I went through this problem by adapting my work from a problem that had a constant volume, but my final answer is not realistic, so I know I messed up somewhere along the road. The question gives this information:
-Tank contains 200 liters of fluid in which 30 grams of salt is dissolved
-1 gram of salt per liter is pumped into the tank at a rate of 4L/min
-The well-mixed solution is then pumped out at a rate of 5L/min
From this, found the volume equation $V(t) = 200 - t$.
I let $x(t)$ be the amount of salt in grams dissolved in the tank.
I then set up the differential:
$$\frac{dx}{dt} = (1 g/L)(4L/min) - (5 L/min)\frac{x(t)}{200-t}.$$
I set up the equation in linear differential form:
$$\frac{dx}{dt} + \frac{5x(t)}{200-t} = 4.$$
I let $P(t) = \frac{5}{200-t}$.
So my integrating factor $\mu = e^{-5\ln(200-t)}$, which simplified was $\mu = (200-t)^{-5}$
My new equation is $x(t)(200-t)^{-5} = -(200-t)^{-4} + C$, which simplified is
$$x(t) = -(200-t)^1 + C(200-t)^5.$$
Using initial value $x(0) = 30$, I found $C = -170/200^5$
My final equation is $x(t) = -(200-t)-(170/200^5)(200-5)^5$.

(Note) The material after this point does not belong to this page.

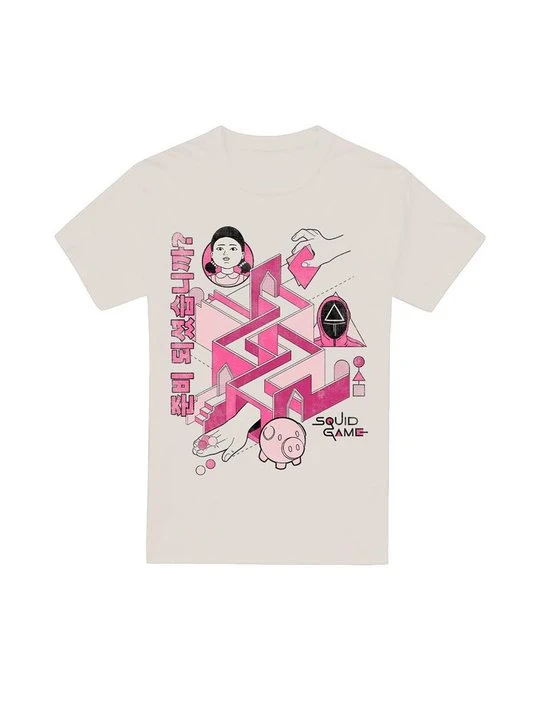 Zdjęcie produktu T-shirt z nadrukiem NETFLIX mleczny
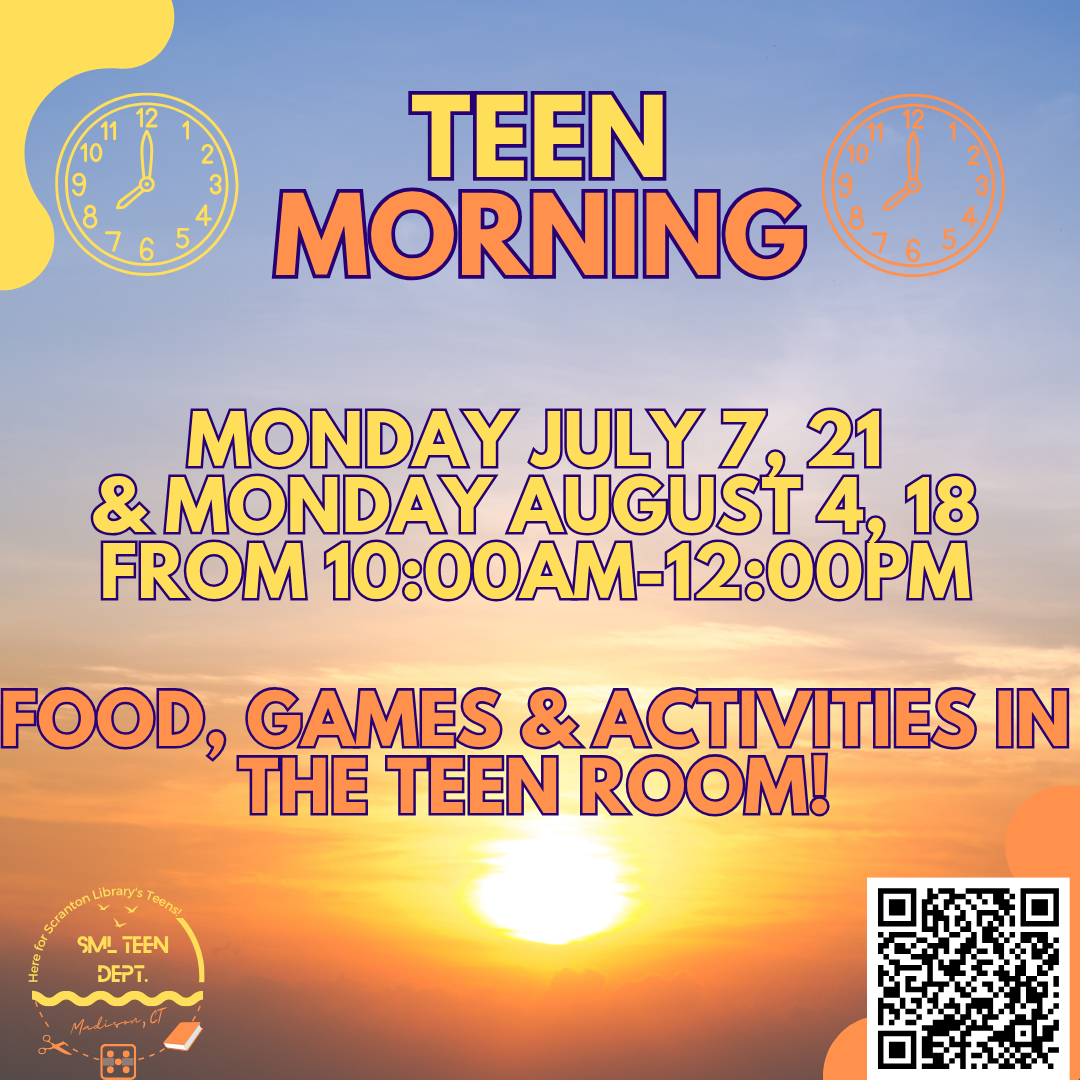 Teen Morning (Every Other Morning Starting 7-4-25)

Testing any number of $t$ values, I can tell this equation is nowhere near giving an accurate amount of salt in the tank, but I'm unsure which part of the problem I'm doing incorrectly.
You set the problem up and solved it perfectly except for ...
... a dropped factor of $-1$ on the RHS when you integrated.